Trigger warning: Due to it’s nature, the content of this book may be triggering. Contains personal experiences of depression, anxiety, schizophrenia, trichotillomania and other mental health issues, as well as issues such as assault.
“…both beautiful and necessary” Sarah Franklin
For many sixteen year olds who are struggling with personal issues such as the ones mentioned above, this book could save their lives. I’m just echoing what other people have said, here, but it’s such an important collection of stories. To everyone who submitted a letter and especially to those who took the time to personally reflect on their experience and to share all these details with the entire world: you are beyond brave. You have made me reflect on what I could tell my sixteen year old self. You have made me study how far I’ve come from the girl I was in high school, on the choices that made me who I am today, and on the mistakes I’ve made. Needless to say, I wish these had been collected and published eight years ago, but hey.

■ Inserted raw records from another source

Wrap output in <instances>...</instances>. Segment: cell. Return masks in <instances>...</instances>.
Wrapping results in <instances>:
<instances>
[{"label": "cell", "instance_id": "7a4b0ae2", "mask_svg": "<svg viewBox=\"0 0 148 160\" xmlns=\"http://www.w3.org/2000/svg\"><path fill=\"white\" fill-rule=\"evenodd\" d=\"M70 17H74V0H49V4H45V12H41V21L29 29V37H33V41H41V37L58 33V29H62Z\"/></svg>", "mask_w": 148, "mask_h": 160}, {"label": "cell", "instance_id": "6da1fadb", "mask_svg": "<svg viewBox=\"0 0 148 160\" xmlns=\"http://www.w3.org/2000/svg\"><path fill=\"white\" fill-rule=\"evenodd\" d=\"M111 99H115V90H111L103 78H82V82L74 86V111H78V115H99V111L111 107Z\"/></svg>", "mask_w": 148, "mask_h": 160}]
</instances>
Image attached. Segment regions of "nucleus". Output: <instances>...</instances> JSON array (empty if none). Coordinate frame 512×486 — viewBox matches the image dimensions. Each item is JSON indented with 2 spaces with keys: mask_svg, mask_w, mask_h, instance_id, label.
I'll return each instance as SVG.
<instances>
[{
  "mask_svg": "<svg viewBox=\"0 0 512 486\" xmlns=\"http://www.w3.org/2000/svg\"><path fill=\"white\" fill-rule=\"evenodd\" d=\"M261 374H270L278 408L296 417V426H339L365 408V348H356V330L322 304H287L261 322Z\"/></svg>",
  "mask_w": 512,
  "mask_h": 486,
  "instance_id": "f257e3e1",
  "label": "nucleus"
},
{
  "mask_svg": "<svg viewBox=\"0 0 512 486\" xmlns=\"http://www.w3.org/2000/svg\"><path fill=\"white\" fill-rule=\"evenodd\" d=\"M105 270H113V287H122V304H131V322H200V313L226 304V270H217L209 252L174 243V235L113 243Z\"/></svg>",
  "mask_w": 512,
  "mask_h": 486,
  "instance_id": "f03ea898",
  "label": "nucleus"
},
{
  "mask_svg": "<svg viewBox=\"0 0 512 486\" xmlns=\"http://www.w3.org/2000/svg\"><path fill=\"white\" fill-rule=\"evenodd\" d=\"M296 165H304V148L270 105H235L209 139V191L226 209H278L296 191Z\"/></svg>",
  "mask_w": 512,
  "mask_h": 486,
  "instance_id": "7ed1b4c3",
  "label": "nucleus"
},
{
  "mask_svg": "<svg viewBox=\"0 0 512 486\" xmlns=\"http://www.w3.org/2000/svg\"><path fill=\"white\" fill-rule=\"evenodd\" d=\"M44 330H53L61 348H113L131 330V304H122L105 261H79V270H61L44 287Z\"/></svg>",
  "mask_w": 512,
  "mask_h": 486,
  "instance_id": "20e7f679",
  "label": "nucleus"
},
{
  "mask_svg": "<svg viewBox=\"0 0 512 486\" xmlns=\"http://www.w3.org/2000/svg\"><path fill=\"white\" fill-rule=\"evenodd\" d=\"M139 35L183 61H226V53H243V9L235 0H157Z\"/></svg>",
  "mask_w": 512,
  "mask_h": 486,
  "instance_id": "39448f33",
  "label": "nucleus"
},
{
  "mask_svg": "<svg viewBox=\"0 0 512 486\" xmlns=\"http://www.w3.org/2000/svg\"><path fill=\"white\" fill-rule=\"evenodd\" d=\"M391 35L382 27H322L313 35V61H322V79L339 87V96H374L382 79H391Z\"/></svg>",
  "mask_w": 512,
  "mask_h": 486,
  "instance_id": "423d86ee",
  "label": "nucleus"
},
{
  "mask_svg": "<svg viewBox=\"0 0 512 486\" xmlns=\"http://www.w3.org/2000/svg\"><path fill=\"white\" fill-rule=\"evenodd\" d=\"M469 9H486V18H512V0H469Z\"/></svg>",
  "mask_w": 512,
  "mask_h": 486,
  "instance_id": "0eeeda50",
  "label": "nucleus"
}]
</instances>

Although this book deals with heavy subject matters, it contains an overwhelmingly positive message: it gets better. Life gets easier. Accept the help that is offered to you. It’s a book that every high school library should keep on hand to help out struggling youth, just like the Chicken Soup series has helped me all these years ago.
However, I did find that by the 20th letter, the stories were blurring into one another for me, and I could barely differentiate one experience from the next. I think a better diversity could’ve been achieved by enlarging the age group of the writers and adding individuals with more life experience to the mix. Also, I believe that this is the type of book that you pick up when you are having an off day, and it is not meant to be read in one sitting (like I attempted).
“Hello Me, it’s You” is also a charity. Their mandate is very dear to me, and I urge you to purchase a copy of the book if you are interested in reading it. The money is going toward a good cause!
I’d like to thank Netgalley and the publisher for the free copy of this book in exchange for an honest review.